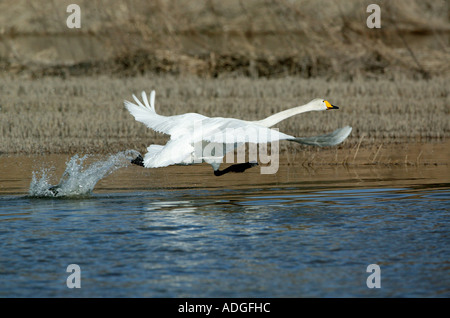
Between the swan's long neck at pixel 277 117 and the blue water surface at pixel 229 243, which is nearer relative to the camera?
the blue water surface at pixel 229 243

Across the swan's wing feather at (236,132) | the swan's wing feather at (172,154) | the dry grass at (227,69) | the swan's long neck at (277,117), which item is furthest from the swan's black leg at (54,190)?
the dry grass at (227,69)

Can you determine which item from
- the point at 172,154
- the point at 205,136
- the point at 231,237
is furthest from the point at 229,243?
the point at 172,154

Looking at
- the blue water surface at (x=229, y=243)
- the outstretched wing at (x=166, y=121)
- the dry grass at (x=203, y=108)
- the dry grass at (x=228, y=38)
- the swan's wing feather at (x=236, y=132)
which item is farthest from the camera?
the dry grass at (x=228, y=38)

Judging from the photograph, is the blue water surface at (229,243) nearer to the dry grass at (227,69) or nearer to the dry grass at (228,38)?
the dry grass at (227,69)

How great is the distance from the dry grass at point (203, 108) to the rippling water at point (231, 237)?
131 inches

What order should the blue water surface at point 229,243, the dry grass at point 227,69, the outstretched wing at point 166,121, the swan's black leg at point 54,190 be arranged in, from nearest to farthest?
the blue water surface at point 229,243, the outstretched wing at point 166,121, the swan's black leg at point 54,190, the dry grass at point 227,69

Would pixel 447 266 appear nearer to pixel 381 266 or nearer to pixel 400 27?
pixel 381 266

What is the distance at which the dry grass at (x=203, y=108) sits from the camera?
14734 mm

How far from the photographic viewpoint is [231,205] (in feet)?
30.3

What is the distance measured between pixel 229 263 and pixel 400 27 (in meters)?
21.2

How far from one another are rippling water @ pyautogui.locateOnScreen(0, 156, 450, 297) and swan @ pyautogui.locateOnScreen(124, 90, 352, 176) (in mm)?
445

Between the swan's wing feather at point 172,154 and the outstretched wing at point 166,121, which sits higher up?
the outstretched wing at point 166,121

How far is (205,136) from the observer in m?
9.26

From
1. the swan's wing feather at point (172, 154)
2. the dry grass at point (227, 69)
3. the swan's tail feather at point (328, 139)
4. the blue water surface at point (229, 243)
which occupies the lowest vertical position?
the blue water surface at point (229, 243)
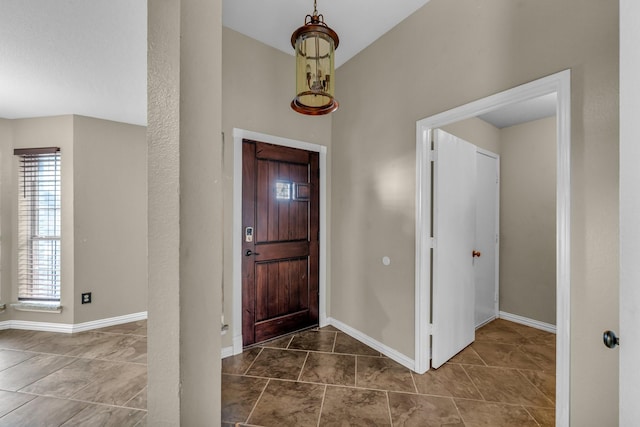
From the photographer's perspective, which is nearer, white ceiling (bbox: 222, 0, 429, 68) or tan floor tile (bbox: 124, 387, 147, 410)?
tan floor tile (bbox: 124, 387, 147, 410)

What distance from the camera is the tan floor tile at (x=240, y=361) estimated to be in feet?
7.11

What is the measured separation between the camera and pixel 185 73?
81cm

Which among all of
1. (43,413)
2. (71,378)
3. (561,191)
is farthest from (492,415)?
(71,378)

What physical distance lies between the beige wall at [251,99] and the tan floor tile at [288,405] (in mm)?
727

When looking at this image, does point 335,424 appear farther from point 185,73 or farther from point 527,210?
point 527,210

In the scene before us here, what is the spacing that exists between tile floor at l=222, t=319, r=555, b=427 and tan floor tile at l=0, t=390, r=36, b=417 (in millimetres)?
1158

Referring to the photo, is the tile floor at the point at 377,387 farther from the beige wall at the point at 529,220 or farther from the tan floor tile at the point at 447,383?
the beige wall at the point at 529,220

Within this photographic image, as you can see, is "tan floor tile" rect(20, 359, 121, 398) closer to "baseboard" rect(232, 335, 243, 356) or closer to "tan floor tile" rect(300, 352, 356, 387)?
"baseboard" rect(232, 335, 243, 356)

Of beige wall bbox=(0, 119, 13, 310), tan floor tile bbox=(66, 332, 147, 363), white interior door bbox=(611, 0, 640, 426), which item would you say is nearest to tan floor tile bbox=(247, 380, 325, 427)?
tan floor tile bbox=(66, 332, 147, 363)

^^^^

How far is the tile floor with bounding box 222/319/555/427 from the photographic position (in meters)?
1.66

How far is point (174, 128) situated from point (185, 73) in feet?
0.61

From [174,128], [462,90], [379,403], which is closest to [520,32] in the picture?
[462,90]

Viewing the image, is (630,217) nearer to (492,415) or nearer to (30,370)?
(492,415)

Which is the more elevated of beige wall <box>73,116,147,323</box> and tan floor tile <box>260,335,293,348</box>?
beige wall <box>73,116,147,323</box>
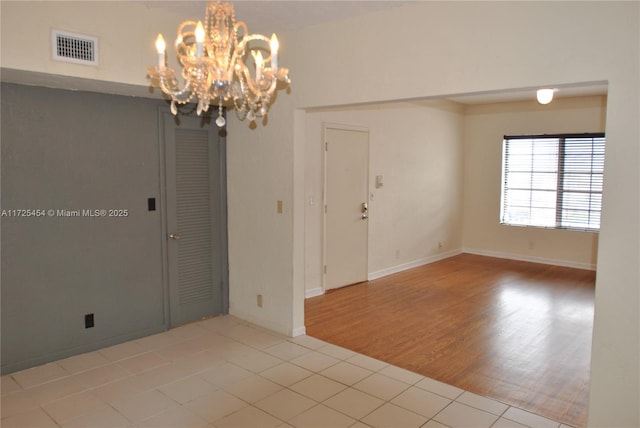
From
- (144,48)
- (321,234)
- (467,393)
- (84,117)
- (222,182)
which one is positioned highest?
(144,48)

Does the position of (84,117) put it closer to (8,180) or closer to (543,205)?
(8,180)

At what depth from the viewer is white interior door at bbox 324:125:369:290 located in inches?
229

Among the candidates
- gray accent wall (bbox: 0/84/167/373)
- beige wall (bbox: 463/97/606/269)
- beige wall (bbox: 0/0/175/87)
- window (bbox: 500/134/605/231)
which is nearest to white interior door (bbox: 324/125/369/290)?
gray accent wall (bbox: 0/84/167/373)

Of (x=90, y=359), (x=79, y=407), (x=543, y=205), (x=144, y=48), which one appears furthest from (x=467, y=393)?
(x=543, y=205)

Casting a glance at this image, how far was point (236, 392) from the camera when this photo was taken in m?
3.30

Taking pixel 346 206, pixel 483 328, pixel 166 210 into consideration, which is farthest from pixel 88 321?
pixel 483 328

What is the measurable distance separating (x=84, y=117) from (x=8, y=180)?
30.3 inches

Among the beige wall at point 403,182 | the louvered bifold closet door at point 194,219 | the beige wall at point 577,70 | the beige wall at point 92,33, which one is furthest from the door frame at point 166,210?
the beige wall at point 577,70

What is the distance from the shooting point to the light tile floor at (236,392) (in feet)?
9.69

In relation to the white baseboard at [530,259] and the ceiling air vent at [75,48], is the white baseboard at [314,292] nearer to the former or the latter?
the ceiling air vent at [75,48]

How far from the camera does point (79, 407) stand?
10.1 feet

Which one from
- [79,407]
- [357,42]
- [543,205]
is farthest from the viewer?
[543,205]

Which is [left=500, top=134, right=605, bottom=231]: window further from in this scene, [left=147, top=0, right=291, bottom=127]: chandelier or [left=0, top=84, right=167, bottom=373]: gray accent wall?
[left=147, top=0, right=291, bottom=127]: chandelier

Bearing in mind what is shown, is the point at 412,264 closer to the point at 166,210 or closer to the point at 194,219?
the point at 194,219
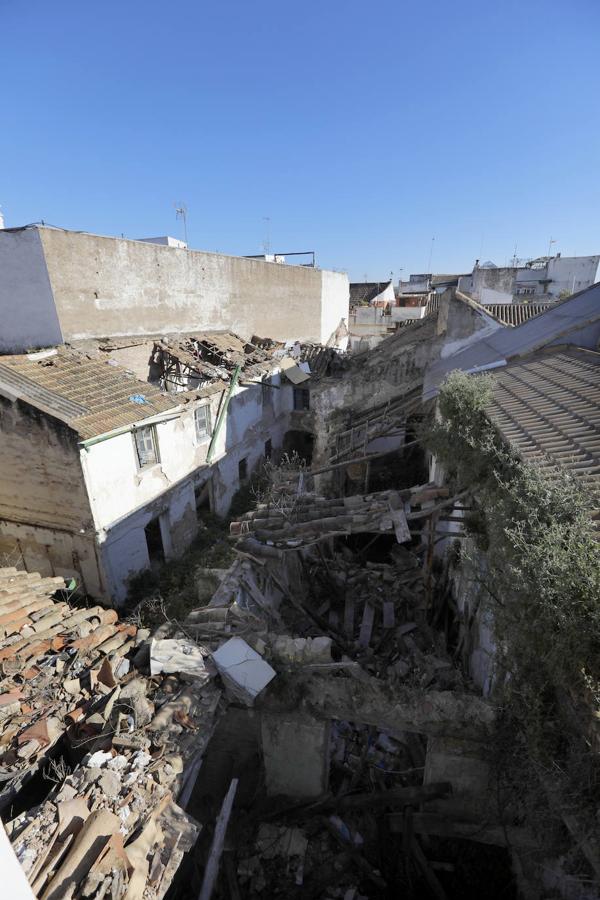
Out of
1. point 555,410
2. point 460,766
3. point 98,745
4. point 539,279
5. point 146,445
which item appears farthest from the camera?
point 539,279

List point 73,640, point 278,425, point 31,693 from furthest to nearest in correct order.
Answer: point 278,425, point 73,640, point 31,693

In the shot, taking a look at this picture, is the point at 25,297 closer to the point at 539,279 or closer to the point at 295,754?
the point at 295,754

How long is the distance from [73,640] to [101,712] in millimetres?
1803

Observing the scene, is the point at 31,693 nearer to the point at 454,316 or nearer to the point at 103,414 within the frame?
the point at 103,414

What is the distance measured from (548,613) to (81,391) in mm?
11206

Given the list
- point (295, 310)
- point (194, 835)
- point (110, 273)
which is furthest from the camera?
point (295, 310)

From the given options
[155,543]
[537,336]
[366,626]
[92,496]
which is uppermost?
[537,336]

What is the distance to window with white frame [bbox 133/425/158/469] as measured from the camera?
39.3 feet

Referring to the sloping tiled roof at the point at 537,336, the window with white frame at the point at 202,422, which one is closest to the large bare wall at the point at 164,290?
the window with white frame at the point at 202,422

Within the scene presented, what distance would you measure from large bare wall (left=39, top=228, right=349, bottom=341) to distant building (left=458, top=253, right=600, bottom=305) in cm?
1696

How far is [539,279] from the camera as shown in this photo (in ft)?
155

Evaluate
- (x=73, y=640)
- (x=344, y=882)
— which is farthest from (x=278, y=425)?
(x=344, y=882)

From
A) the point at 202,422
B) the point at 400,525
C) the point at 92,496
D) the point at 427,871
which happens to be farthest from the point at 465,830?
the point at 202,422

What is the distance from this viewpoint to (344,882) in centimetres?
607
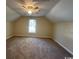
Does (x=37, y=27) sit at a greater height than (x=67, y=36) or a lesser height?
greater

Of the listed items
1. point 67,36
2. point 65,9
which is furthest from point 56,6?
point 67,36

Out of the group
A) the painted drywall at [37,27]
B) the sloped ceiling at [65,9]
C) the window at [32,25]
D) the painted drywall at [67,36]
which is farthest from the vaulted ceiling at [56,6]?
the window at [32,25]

^^^^

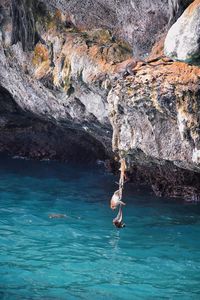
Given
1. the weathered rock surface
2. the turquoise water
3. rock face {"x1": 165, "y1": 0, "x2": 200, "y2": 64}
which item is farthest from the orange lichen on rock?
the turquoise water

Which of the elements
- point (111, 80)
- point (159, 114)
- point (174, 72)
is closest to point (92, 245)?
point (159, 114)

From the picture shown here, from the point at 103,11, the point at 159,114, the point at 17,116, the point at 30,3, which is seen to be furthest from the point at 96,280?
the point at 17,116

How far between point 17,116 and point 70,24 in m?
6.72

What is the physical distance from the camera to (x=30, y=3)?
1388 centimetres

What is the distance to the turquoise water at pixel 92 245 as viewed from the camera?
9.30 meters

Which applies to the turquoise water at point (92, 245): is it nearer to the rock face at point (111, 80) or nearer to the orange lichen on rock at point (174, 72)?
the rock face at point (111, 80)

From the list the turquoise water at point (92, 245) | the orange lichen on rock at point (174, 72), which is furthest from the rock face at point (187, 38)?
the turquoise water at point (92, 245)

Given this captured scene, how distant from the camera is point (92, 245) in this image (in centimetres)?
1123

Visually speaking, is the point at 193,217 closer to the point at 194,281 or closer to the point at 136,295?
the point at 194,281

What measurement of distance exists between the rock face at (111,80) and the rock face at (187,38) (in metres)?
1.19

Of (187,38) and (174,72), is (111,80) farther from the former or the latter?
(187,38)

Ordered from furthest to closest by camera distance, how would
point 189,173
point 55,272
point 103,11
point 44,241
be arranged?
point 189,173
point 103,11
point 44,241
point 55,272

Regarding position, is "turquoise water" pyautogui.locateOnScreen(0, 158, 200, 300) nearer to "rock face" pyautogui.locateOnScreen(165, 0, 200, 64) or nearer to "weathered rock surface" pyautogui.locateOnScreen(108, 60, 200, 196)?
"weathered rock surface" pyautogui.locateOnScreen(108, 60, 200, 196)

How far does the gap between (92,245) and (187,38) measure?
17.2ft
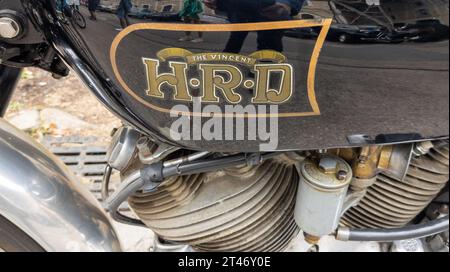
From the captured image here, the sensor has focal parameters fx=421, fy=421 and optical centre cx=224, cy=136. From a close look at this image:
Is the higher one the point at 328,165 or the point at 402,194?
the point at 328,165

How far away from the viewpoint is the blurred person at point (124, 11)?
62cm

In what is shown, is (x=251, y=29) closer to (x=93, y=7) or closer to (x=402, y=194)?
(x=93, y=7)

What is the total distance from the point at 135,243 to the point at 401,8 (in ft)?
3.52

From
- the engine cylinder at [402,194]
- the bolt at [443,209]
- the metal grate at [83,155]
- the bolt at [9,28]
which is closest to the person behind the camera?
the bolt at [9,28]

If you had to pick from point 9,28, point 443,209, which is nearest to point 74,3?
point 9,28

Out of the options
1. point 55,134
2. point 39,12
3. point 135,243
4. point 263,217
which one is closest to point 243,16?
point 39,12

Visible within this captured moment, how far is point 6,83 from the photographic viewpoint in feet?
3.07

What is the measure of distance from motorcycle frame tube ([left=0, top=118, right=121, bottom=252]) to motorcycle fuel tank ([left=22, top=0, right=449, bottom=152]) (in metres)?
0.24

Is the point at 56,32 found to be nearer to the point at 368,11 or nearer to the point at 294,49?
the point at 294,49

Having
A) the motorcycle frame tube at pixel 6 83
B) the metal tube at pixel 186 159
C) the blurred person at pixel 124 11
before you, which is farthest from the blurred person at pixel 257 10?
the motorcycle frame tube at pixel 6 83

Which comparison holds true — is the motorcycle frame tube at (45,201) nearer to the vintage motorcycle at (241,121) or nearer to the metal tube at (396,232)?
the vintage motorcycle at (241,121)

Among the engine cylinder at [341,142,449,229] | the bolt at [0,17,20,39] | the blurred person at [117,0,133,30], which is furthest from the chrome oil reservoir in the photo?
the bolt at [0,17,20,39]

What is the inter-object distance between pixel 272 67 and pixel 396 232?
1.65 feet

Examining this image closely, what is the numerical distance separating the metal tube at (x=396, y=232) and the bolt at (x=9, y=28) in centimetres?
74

^^^^

What this task involves
Retype the records from the line containing "Between the swan's long" up to and including the line containing "the blue water surface at point 229,243, the outstretched", reproducing each line without alteration.

Reply to the exercise
Between the swan's long neck at pixel 277 117 and the blue water surface at pixel 229 243, which is nearer relative to the camera?
the blue water surface at pixel 229 243

Across the swan's wing feather at (236,132) | the swan's wing feather at (172,154) | the dry grass at (227,69) | the swan's long neck at (277,117), which item is furthest from the swan's black leg at (54,190)?
the dry grass at (227,69)

Can you determine which item from
- the point at 172,154
- the point at 205,136
- the point at 231,237
is furthest from the point at 229,243?
the point at 172,154

Looking at
- the blue water surface at (x=229, y=243)
- the outstretched wing at (x=166, y=121)
- the dry grass at (x=203, y=108)
- the dry grass at (x=228, y=38)
- the swan's wing feather at (x=236, y=132)
which item is farthest from the camera?
the dry grass at (x=228, y=38)

Judging from the photograph, is the blue water surface at (229,243) nearer to the dry grass at (227,69) or nearer to the dry grass at (228,38)?
the dry grass at (227,69)

How great is the distance from the dry grass at point (203, 108) to the rippling water at point (231, 237)?
131 inches

What order should the blue water surface at point 229,243, the dry grass at point 227,69, the outstretched wing at point 166,121, the swan's black leg at point 54,190 be arranged in, from nearest to farthest?
the blue water surface at point 229,243, the outstretched wing at point 166,121, the swan's black leg at point 54,190, the dry grass at point 227,69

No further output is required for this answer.